A <data.frame> of confirmed cases (confirm) by date (date). confirm must be numeric and date must be in date format. Optionally this can also have a logical accumulate column which indicates whether data should be added to the next data point. This is useful when modelling e.g. weekly incidence data. See also the fill_missing() function which helps add the accumulate column with the desired properties when dealing with non-daily data. If any accumulation is done this happens after truncation as specified by the truncation argument.

generation_time

A call to gt_opts() (or its alias generation_time_opts()) defining the generation time distribution used. For backwards compatibility a list of summary parameters can also be passed.

delays

A call to delay_opts() defining delay distributions and options. See the documentation of delay_opts() and the examples below for details.

truncation

A call to trunc_opts() defining the truncation of the observed data. Defaults to trunc_opts(), i.e. no truncation. See the estimate_truncation() help file for an approach to estimating this from data where the dist list element returned by estimate_truncation() is used as the truncation argument here, thereby propagating the uncertainty in the estimate.

rt

A list of options as generated by rt_opts() defining Rt estimation. Defaults to rt_opts(). To generate new infections using the non-mechanistic model instead of the renewal equation model, use rt = NULL. The non-mechanistic model internally uses the setting rt = rt_opts(use_rt = FALSE, future = "project", gp_on = "R0").

backcalc

A list of options as generated by backcalc_opts() to define the back calculation. Defaults to backcalc_opts().

gp

A list of options as generated by gp_opts() to define the Gaussian process. Defaults to gp_opts(). Set to NULL to disable the Gaussian process.

obs

A list of options as generated by obs_opts() defining the observation model. Defaults to obs_opts().

forecast

A list of options as generated by forecast_opts() defining the forecast opitions. Defaults to forecast_opts(). If NULL then no forecasting will be one.

stan

A list of stan options as generated by stan_opts(). Defaults to stan_opts(). Can be used to override data, init, and verbose settings if desired.

horizon

Deprecated; use forecast instead to specify the predictive horizon

CrIs

Numeric vector of credible intervals to calculate.

filter_leading_zeros

Logical, defaults to TRUE. Should zeros at the start of the time series be filtered out.

zero_threshold

[Experimental] Numeric defaults to Inf. Indicates if detected zero cases are meaningful by using a threshold number of cases based on the 7-day average. If the average is above this threshold then the zero is replaced using fill.

return_output

Logical, defaults to FALSE. Should output be returned, this automatically updates to TRUE if no directory for saving is specified.

output

A character vector of optional output to return. Supported options are samples ("samples"), plots ("plots"), the run time ("timing"), copying the dated folder into a latest folder (if target_folder is not null, set using "latest"), and the stan fit ("fit").

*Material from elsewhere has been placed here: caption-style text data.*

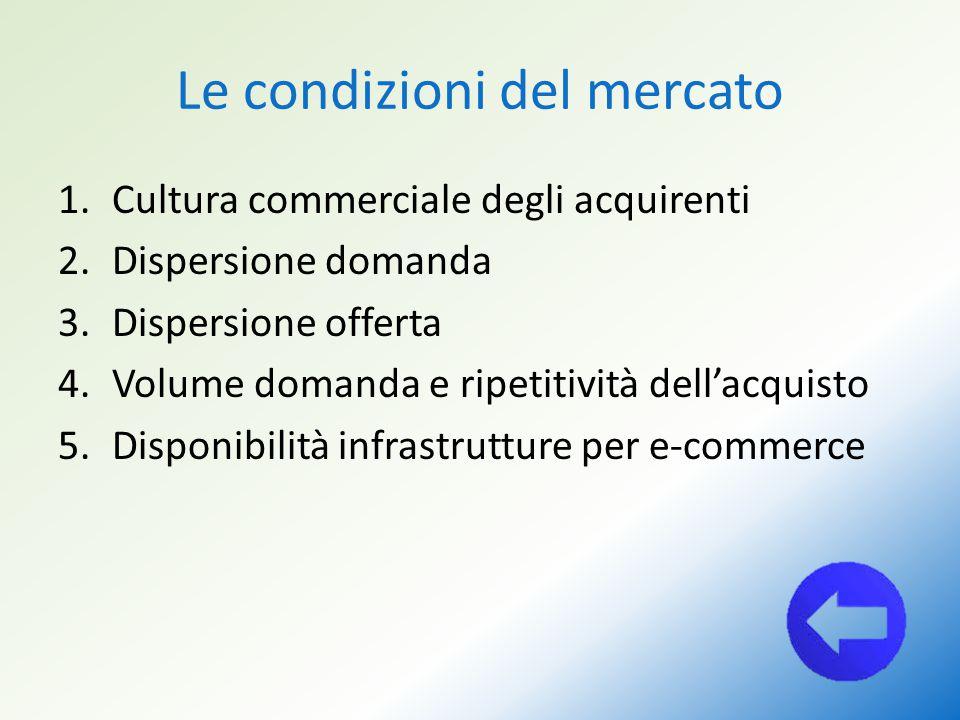 Le condizioni del mercato 1.Cultura commerciale degli acquirenti 2.Dispersione domanda 3.Dispersione offerta 4.Volume domanda e ripetitività dell'acqu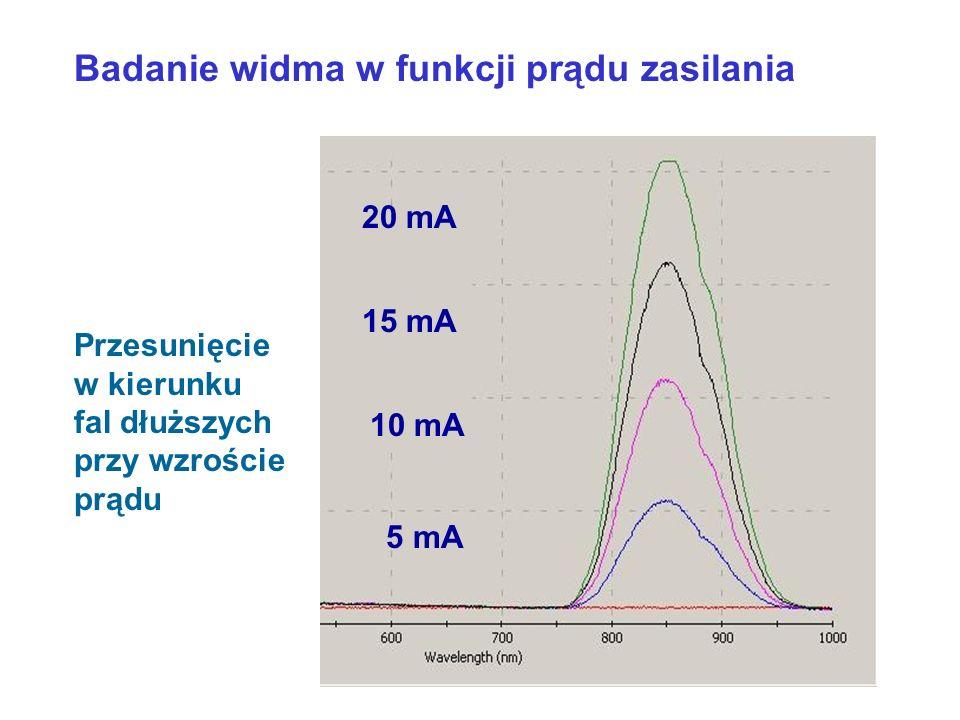 Badanie widma w funkcji prądu zasilania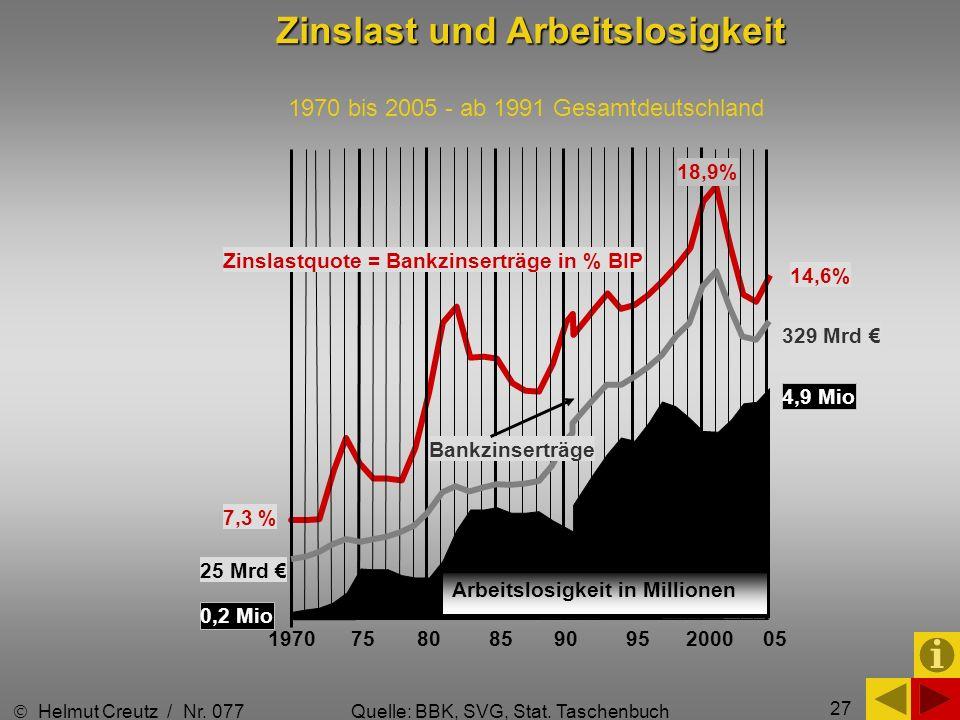 Zinslast und Arbeitslosigkeit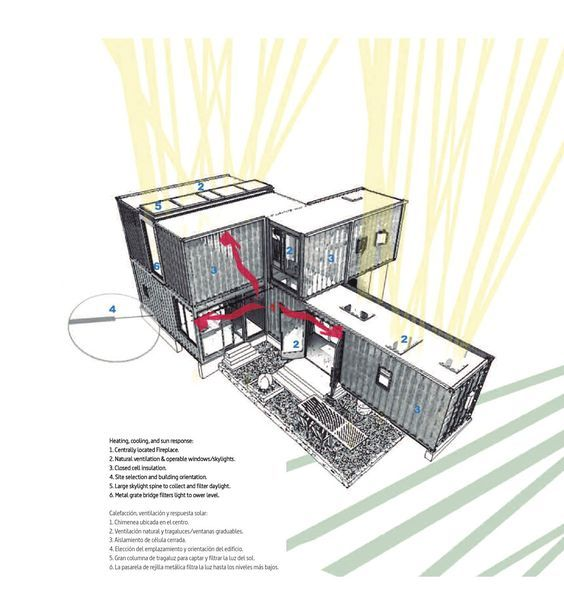 Sustainable Architecture Containers 2 Sustainable Architecture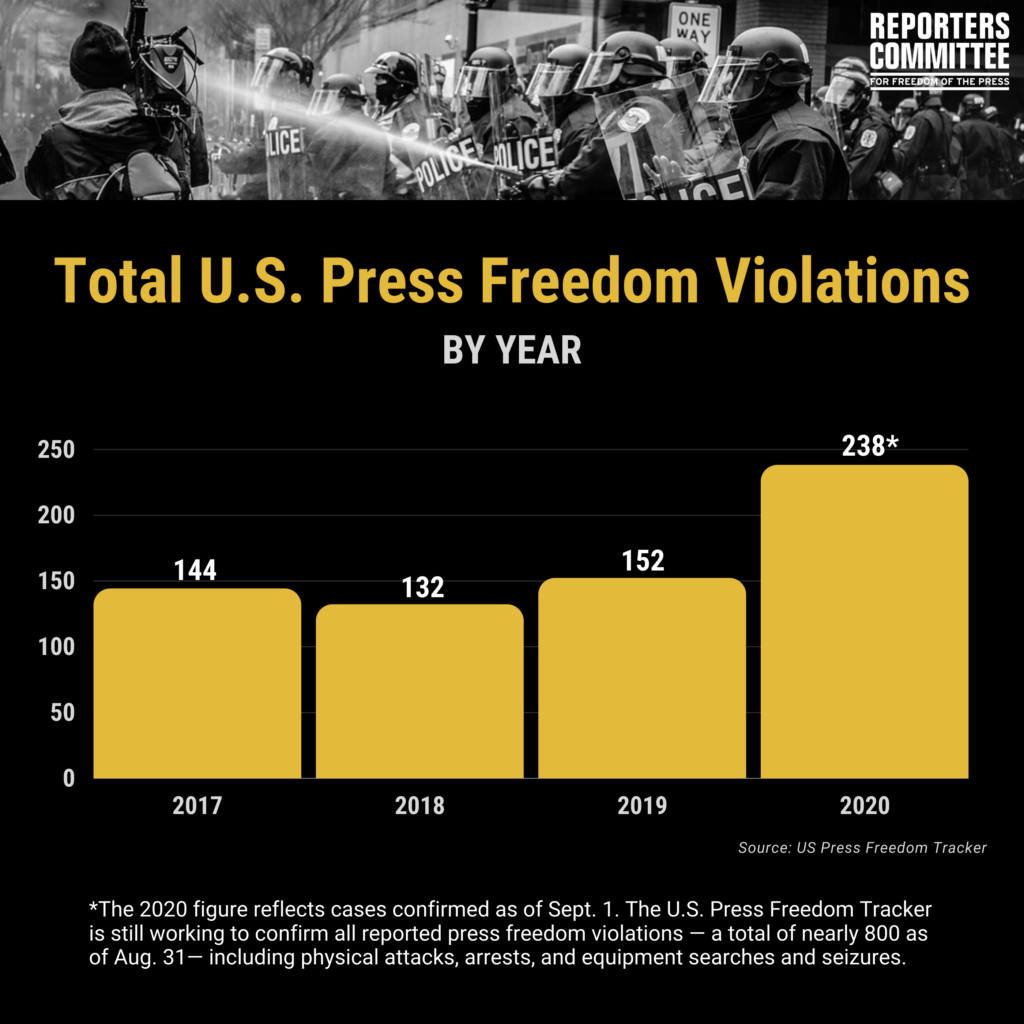 Graphic showing total press freedom violations by year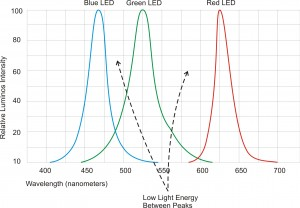 RGB LEDs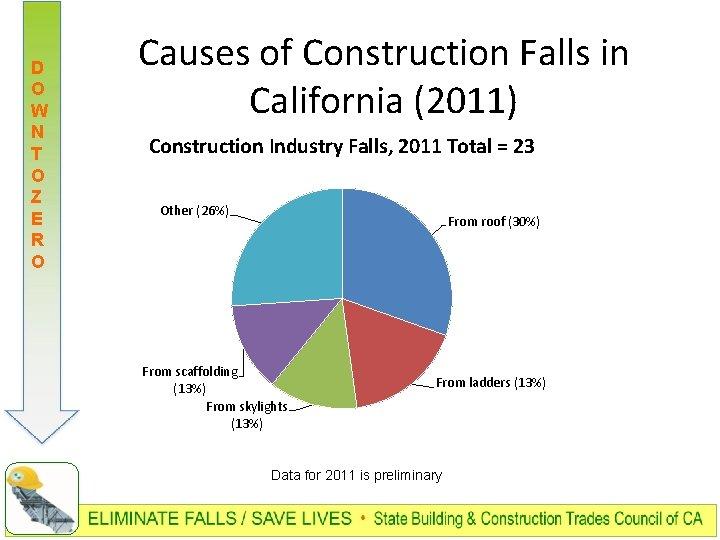 D O W N T O Z E R O Causes of Construction Falls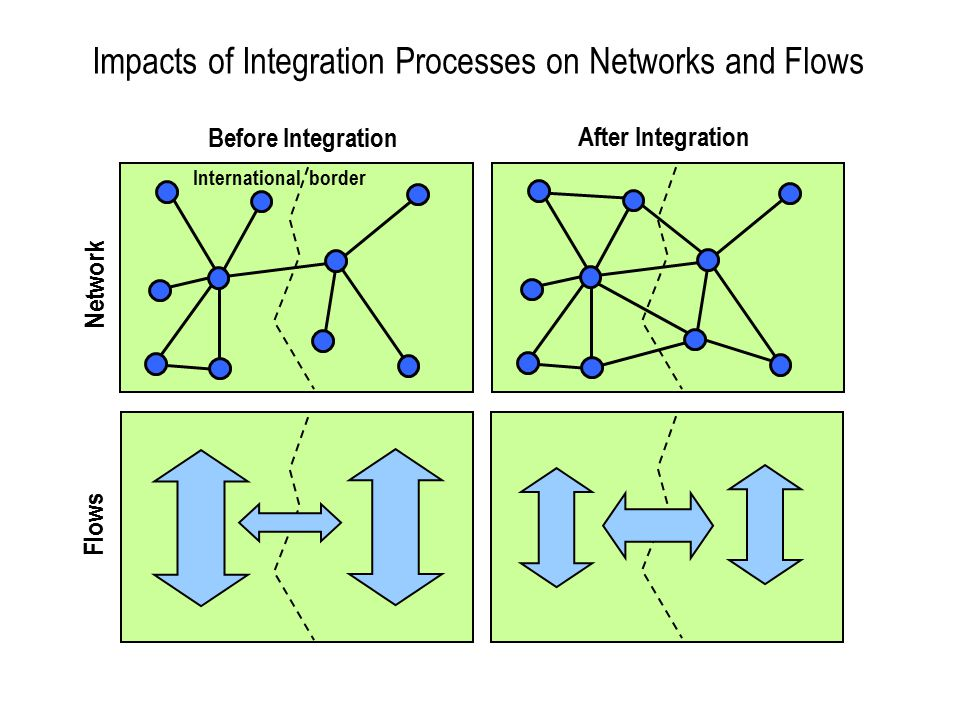Impacts of Integration Processes on Networks and Flows Network Flows Before Integration After Integration International border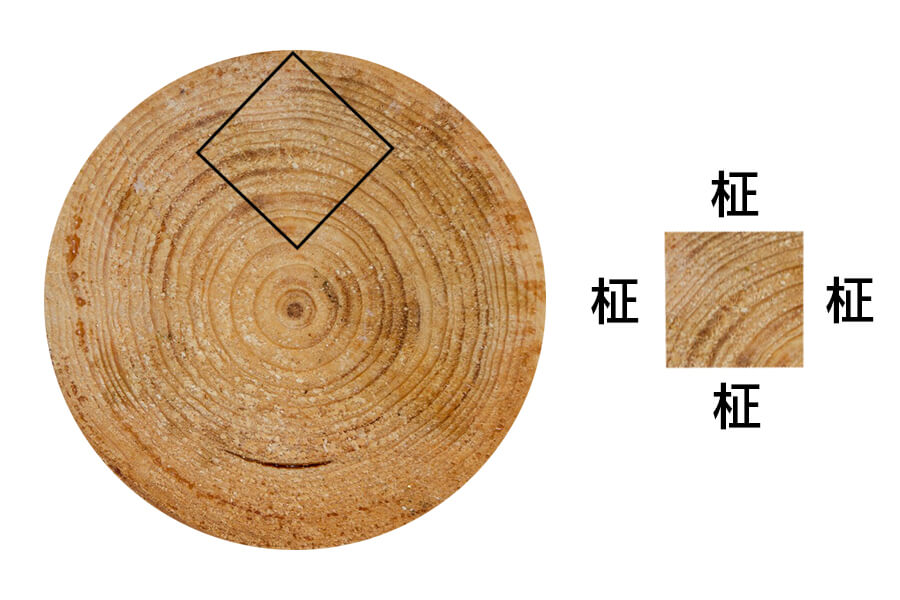 四方柾柱(しほうまさばしら)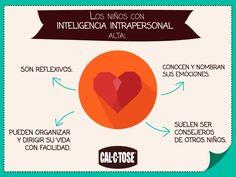 Los niños con la Inteligencia Intrapersonal Alta poseen estas características.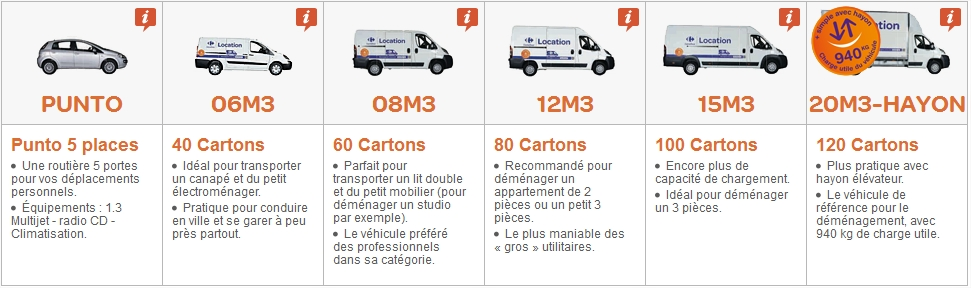 location camion carrefour location auto clermont. Black Bedroom Furniture Sets. Home Design Ideas
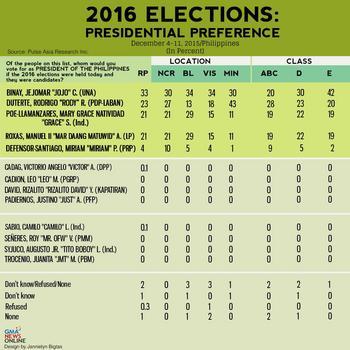 Presidential-Preference_2015_12_22_11_26_35.jpg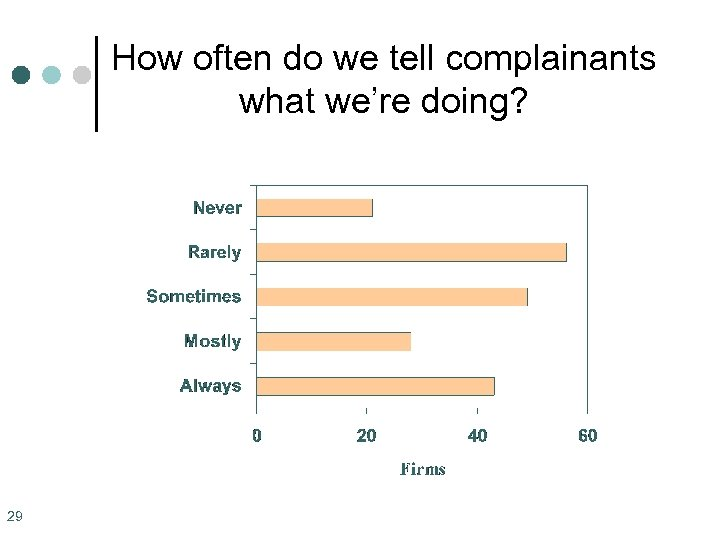 How often do we tell complainants what we're doing? 29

The default is to return all options.

plot_args

A list of optional arguments passed to plot.epinow().

target_folder

Character string specifying where to save results (will create if not present).

target_date

Date, defaults to maximum found in the data if not specified.

logs

Character path indicating the target folder in which to store log information. Defaults to the temporary directory if not specified. Default logging can be disabled if logs is set to NULL. If specifying a custom logging setup then the code for setup_default_logging() and the setup_logging() function are a sensible place to start.

id

A character string used to assign logging information on error. Used by regional_epinow() to assign errors to regions. Alter the default to run with error catching.

verbose

Logical, defaults to TRUE when used interactively and otherwise FALSE. Should verbose debug progress messages be printed. Corresponds to the "DEBUG" level from futile.logger. See setup_logging for more detailed logging options.

reported_cases

Deprecated; use data instead.

Value

A list of output from estimate_infections with additional elements summarising results and reporting errors if they have occurred.

Examples

# \donttest{
# set number of cores to use
old_opts <- options()
options(mc.cores = ifelse(interactive(), 4, 1))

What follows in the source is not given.